Giving Compass' Take:

• The author argues that we don't know if there cost-effective interventions for wild animal welfare because there is insufficient research in the field. 

• How can funders help to build up research and information in the wild animal welfare space? 

• Read about proven animal welfare interventions


I sometimes see people claiming very confidently that wild-animal welfare is completely intractable and there are no cost-effective interventions we can do to improve wild animals’ welfare.

This is honestly a quite extraordinarily claim. Think of all the ways human beings affect wild animals already: bird feeders, wildlife tourism, hunting, pest control, failing to adequately secure our dumpsters, disease control, air and water pollution, climate change, outdoor pets, invasive species, and so on and so forth. Are you telling me that there is not literally one of the dozens of ways we affect wild animals that has a knowable positive or negative effect on them? Perhaps some deity with a particularly odd ethical system has cursed us to an eternal neutrality, such that every rat we kill humanely will cause another rat to die horribly of poison?

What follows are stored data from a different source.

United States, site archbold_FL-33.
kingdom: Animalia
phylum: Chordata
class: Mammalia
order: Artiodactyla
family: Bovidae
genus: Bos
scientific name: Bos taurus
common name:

The answer to this claim is that while of course ecosystems are dynamic and unpredictable systems and it is impossible to state with literally 100% certainty that cutting down the entire rainforest would be a bad conservation strategy, we do possess things like “non-zero level of knowledge about ecology” and “common fucking sense” that point to destroying their habitat being a poor way of protecting endangered species. Similarly, while there are tragic and costly mistakes, we can mostly figure out optimum sustainable yields for fisheries; most of the problem is in getting people to follow them instead of fishing as much as they damn well please. It is possible to know things about complicated systems with sufficient certainty that action is a better idea than nonaction.

For most possible interventions– disease control, predator control, wildlife contraception, supplemental feeding, and so on–we don’t even know whether doing the thing would be good or bad. Again, not because it’s unknowable; just because there’s a limited amount you can do with twelve nonexperts working part time.